Exercise goal: Each record is to be transcribed exactly.

Data:
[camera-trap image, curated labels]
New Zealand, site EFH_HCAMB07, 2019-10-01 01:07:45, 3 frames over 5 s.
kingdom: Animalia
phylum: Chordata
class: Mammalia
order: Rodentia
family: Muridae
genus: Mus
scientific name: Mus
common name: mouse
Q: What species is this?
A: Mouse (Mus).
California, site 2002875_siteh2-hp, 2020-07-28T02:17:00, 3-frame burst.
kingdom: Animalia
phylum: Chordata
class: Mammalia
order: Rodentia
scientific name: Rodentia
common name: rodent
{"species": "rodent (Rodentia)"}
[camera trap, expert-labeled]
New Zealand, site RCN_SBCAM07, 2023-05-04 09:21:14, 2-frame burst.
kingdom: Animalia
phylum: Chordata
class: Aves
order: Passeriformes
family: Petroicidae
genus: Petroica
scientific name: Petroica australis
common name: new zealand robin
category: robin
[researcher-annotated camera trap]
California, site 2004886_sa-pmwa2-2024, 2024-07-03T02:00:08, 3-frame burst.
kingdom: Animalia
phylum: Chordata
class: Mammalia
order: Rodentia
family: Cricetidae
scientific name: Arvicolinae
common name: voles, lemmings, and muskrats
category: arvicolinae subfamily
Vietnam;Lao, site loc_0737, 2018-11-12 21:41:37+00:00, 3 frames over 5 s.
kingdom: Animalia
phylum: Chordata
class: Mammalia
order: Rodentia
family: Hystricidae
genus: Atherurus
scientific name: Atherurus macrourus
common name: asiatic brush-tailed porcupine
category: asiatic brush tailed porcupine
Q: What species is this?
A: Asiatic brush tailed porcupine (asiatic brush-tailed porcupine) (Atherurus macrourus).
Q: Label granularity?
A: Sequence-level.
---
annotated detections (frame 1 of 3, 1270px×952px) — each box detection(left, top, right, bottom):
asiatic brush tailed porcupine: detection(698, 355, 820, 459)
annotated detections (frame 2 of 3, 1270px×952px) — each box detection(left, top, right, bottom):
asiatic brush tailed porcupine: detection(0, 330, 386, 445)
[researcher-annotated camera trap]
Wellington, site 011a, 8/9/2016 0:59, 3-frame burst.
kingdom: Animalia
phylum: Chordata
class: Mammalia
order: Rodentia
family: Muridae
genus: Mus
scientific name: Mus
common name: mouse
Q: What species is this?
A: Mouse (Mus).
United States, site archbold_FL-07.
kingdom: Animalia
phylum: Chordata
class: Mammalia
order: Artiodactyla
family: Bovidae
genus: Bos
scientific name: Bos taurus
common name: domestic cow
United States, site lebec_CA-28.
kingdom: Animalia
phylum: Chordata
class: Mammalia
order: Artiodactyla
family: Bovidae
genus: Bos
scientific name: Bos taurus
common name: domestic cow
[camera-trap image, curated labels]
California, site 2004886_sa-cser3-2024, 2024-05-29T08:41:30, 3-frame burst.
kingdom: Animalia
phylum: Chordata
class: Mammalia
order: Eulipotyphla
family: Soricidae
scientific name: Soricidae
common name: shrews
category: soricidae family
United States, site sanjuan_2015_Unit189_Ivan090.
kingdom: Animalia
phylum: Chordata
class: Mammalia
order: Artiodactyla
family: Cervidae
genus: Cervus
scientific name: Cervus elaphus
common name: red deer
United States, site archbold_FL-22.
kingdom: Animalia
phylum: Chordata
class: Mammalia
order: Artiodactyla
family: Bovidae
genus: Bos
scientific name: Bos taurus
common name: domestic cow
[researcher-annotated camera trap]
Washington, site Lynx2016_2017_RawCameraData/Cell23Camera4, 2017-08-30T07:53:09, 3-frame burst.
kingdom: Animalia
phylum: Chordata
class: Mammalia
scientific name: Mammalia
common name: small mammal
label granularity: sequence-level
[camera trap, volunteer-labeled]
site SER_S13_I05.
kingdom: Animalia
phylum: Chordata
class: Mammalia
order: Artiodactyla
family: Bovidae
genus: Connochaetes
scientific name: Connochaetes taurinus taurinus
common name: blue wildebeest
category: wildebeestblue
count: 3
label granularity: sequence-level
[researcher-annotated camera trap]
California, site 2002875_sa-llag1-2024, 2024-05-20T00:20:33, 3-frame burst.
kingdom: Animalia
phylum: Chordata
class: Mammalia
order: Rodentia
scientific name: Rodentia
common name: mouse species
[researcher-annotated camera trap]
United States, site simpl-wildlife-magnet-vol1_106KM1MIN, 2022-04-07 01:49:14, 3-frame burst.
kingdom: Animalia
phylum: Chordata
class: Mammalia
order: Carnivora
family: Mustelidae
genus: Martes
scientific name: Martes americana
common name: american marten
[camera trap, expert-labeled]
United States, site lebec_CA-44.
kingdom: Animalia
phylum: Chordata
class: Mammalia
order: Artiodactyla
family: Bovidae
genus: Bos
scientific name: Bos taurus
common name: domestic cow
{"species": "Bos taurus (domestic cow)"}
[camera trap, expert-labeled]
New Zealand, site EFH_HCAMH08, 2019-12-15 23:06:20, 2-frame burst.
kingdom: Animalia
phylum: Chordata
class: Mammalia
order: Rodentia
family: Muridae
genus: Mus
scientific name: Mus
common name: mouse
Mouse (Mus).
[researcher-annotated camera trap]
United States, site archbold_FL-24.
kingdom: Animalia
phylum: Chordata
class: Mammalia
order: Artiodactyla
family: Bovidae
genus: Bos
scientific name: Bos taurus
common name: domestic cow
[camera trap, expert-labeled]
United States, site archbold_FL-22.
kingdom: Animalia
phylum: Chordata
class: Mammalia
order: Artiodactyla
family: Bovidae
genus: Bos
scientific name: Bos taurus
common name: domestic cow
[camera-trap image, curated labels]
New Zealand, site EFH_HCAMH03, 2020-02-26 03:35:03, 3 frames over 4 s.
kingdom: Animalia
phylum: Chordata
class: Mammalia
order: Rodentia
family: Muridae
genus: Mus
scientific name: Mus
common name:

Exercise output:
[camera-trap image, curated labels]
New Zealand, site EFH_HCAMB07, 2019-10-01 01:07:45, 3 frames over 5 s.
kingdom: Animalia
phylum: Chordata
class: Mammalia
order: Rodentia
family: Muridae
genus: Mus
scientific name: Mus
common name: mouse
Q: What species is this?
A: Mouse (Mus).
California, site 2002875_siteh2-hp, 2020-07-28T02:17:00, 3-frame burst.
kingdom: Animalia
phylum: Chordata
class: Mammalia
order: Rodentia
scientific name: Rodentia
common name: rodent
{"species": "rodent (Rodentia)"}
[camera trap, expert-labeled]
New Zealand, site RCN_SBCAM07, 2023-05-04 09:21:14, 2-frame burst.
kingdom: Animalia
phylum: Chordata
class: Aves
order: Passeriformes
family: Petroicidae
genus: Petroica
scientific name: Petroica australis
common name: new zealand robin
category: robin
[researcher-annotated camera trap]
California, site 2004886_sa-pmwa2-2024, 2024-07-03T02:00:08, 3-frame burst.
kingdom: Animalia
phylum: Chordata
class: Mammalia
order: Rodentia
family: Cricetidae
scientific name: Arvicolinae
common name: voles, lemmings, and muskrats
category: arvicolinae subfamily
Vietnam;Lao, site loc_0737, 2018-11-12 21:41:37+00:00, 3 frames over 5 s.
kingdom: Animalia
phylum: Chordata
class: Mammalia
order: Rodentia
family: Hystricidae
genus: Atherurus
scientific name: Atherurus macrourus
common name: asiatic brush-tailed porcupine
category: asiatic brush tailed porcupine
Q: What species is this?
A: Asiatic brush tailed porcupine (asiatic brush-tailed porcupine) (Atherurus macrourus).
Q: Label granularity?
A: Sequence-level.
---
annotated detections (frame 1 of 3, 1270px×952px) — each box detection(left, top, right, bottom):
asiatic brush tailed porcupine: detection(698, 355, 820, 459)
annotated detections (frame 2 of 3, 1270px×952px) — each box detection(left, top, right, bottom):
asiatic brush tailed porcupine: detection(0, 330, 386, 445)
[researcher-annotated camera trap]
Wellington, site 011a, 8/9/2016 0:59, 3-frame burst.
kingdom: Animalia
phylum: Chordata
class: Mammalia
order: Rodentia
family: Muridae
genus: Mus
scientific name: Mus
common name: mouse
Q: What species is this?
A: Mouse (Mus).
United States, site archbold_FL-07.
kingdom: Animalia
phylum: Chordata
class: Mammalia
order: Artiodactyla
family: Bovidae
genus: Bos
scientific name: Bos taurus
common name: domestic cow
United States, site lebec_CA-28.
kingdom: Animalia
phylum: Chordata
class: Mammalia
order: Artiodactyla
family: Bovidae
genus: Bos
scientific name: Bos taurus
common name: domestic cow
[camera-trap image, curated labels]
California, site 2004886_sa-cser3-2024, 2024-05-29T08:41:30, 3-frame burst.
kingdom: Animalia
phylum: Chordata
class: Mammalia
order: Eulipotyphla
family: Soricidae
scientific name: Soricidae
common name: shrews
category: soricidae family
United States, site sanjuan_2015_Unit189_Ivan090.
kingdom: Animalia
phylum: Chordata
class: Mammalia
order: Artiodactyla
family: Cervidae
genus: Cervus
scientific name: Cervus elaphus
common name: red deer
United States, site archbold_FL-22.
kingdom: Animalia
phylum: Chordata
class: Mammalia
order: Artiodactyla
family: Bovidae
genus: Bos
scientific name: Bos taurus
common name: domestic cow
[researcher-annotated camera trap]
Washington, site Lynx2016_2017_RawCameraData/Cell23Camera4, 2017-08-30T07:53:09, 3-frame burst.
kingdom: Animalia
phylum: Chordata
class: Mammalia
scientific name: Mammalia
common name: small mammal
label granularity: sequence-level
[camera trap, volunteer-labeled]
site SER_S13_I05.
kingdom: Animalia
phylum: Chordata
class: Mammalia
order: Artiodactyla
family: Bovidae
genus: Connochaetes
scientific name: Connochaetes taurinus taurinus
common name: blue wildebeest
category: wildebeestblue
count: 3
label granularity: sequence-level
[researcher-annotated camera trap]
California, site 2002875_sa-llag1-2024, 2024-05-20T00:20:33, 3-frame burst.
kingdom: Animalia
phylum: Chordata
class: Mammalia
order: Rodentia
scientific name: Rodentia
common name: mouse species
[researcher-annotated camera trap]
United States, site simpl-wildlife-magnet-vol1_106KM1MIN, 2022-04-07 01:49:14, 3-frame burst.
kingdom: Animalia
phylum: Chordata
class: Mammalia
order: Carnivora
family: Mustelidae
genus: Martes
scientific name: Martes americana
common name: american marten
[camera trap, expert-labeled]
United States, site lebec_CA-44.
kingdom: Animalia
phylum: Chordata
class: Mammalia
order: Artiodactyla
family: Bovidae
genus: Bos
scientific name: Bos taurus
common name: domestic cow
{"species": "Bos taurus (domestic cow)"}
[camera trap, expert-labeled]
New Zealand, site EFH_HCAMH08, 2019-12-15 23:06:20, 2-frame burst.
kingdom: Animalia
phylum: Chordata
class: Mammalia
order: Rodentia
family: Muridae
genus: Mus
scientific name: Mus
common name: mouse
Mouse (Mus).
[researcher-annotated camera trap]
United States, site archbold_FL-24.
kingdom: Animalia
phylum: Chordata
class: Mammalia
order: Artiodactyla
family: Bovidae
genus: Bos
scientific name: Bos taurus
common name: domestic cow
[camera trap, expert-labeled]
United States, site archbold_FL-22.
kingdom: Animalia
phylum: Chordata
class: Mammalia
order: Artiodactyla
family: Bovidae
genus: Bos
scientific name: Bos taurus
common name: domestic cow
[camera-trap image, curated labels]
New Zealand, site EFH_HCAMH03, 2020-02-26 03:35:03, 3 frames over 4 s.
kingdom: Animalia
phylum: Chordata
class: Mammalia
order: Rodentia
family: Muridae
genus: Mus
scientific name: Mus
common name:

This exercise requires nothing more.